Akevler; işte bu mantığı terk ederek yıkmış, gerek kooperatif uygulamalarında gerekse seminerlerinde Kur’an’ı yeni bir şekilde yorumlama yolunu tutmuştur. Ancak sanıldığı veya ileri sürüldüğü gibi bu yeni yol kendisinin icat ettiği bir yol olmamıştır, olmaz. İzlenen yol, Ulu’l-azm yani azimet sahibi peygamberlerden olan Nuh’un, İbrahim’in, Musa’nın, Davut ile Süleyman’ın ve İsa’nın yollarıdır; bütün bu yolları tasdik eden, bir araya getirerek Arapça nazil olan Kur’an ile uygulayan, böylece I. Kur’an Uygarlığını tesis eden Son Nebi Muhammed’in yoludur.

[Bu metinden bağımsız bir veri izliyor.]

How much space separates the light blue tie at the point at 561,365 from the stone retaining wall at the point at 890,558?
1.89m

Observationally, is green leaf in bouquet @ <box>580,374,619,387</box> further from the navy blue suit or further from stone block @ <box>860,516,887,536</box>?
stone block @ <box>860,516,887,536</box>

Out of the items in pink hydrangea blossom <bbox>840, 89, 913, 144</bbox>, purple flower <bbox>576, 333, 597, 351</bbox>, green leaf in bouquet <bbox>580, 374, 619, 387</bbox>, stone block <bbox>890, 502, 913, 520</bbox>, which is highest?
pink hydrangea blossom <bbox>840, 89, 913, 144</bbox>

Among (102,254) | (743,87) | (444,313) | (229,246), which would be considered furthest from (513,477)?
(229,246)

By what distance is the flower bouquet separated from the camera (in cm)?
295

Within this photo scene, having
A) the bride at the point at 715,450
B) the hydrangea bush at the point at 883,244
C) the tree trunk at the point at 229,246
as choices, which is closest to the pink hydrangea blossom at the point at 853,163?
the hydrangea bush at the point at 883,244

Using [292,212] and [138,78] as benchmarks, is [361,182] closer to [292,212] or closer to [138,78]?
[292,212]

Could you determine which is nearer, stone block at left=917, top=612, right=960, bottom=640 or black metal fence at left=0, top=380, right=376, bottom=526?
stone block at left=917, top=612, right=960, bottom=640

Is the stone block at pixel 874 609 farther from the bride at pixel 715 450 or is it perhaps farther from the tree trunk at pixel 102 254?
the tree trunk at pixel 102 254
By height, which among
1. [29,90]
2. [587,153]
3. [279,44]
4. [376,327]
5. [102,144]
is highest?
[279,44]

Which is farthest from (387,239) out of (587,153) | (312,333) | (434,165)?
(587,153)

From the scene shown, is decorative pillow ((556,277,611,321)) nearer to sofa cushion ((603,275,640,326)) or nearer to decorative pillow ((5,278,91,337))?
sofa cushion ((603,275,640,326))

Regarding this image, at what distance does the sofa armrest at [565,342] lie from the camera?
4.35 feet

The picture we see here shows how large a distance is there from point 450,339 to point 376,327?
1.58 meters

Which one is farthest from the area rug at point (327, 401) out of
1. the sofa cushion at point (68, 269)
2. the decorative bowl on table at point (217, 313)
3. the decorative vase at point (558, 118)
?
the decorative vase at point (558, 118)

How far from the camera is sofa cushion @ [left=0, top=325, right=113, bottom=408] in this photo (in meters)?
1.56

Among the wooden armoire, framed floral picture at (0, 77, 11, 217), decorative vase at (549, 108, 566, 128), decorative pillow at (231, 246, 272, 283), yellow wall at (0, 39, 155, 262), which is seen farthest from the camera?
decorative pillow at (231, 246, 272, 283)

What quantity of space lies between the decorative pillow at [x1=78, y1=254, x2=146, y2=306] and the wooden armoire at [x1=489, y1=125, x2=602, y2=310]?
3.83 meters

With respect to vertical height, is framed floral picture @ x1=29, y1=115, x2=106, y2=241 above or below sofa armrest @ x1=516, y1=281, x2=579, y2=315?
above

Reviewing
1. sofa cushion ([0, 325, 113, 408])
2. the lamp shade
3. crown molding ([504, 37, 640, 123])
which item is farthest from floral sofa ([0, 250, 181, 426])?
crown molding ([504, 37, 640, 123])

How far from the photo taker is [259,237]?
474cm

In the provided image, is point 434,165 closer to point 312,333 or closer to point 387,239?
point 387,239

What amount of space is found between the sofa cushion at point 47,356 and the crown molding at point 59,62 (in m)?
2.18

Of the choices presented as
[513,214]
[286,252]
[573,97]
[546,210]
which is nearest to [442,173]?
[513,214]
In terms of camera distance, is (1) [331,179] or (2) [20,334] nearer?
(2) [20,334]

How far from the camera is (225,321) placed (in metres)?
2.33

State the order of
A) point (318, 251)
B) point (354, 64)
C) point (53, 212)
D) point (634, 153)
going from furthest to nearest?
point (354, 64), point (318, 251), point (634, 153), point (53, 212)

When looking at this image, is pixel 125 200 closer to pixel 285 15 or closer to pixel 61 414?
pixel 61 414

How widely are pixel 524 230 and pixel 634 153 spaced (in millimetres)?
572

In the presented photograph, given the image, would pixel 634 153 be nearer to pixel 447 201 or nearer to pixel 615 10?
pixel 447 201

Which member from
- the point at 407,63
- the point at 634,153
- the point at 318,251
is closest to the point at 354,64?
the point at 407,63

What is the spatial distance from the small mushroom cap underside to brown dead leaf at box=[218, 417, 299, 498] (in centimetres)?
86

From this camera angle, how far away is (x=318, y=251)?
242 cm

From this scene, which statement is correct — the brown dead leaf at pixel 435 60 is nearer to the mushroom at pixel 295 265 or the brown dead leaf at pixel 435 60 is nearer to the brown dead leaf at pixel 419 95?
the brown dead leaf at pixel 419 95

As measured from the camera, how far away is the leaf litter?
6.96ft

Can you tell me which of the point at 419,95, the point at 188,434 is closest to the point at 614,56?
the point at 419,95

Mehmet Koru, Peygamber Musa’nın tartıştığı, halk arasında Hızır diye bilinen, ona göre kötü olan ama Allah’ın ona imkânlar verdiği kimse olarak kabul ettiği bir kişiyle olan kıssayı bu varsayıma göre yorumlar, bana katılmadığını söyler. Bunu söylemekle sanki bana muhalefet ettiğini ifade etmiş olur. Oysa biz Kur’an’ın herkes tarafından farklı bir şekilde kendi anlayışına göre yorumlamasını ama yorumuna göre de amel etmesini öneririz. Biz kendi yorumumuzu başkasına dayatmayız. Başkaları da kendi yorumlarını bizlere dayatamazlar.
Temel ilke şudur; herkes kendi içtihadına göre hareket eder ve bu şekilde hareket etmesini herkes başkasından da ister; “Benim içtihadıma göre değil, senin kendi içtihadına göre hareket et.” der. İşte, birinci uygarlığı kuranlar, Ebu Hanife ve İmam Malik bu seviyeye ulaşmış insanlardır. İlk olarak onlar ulaşmış olduklarından dolayı bizden ileridedirler.
Bugün hala Akevler içinde bile bu gerçek tam olarak anlaşılamaz. Bizler söyleriz, herkes işitir ama sonra bir bakarsınız herkes başkalarını kendi içtihadına uydurmaya çalışır.
İşte, Yenibosna Kur’an Seminerlerine katılıp sonra ayrılanlar da bunlardandır.
Hakk’a rücu etmelerine davet ederiz.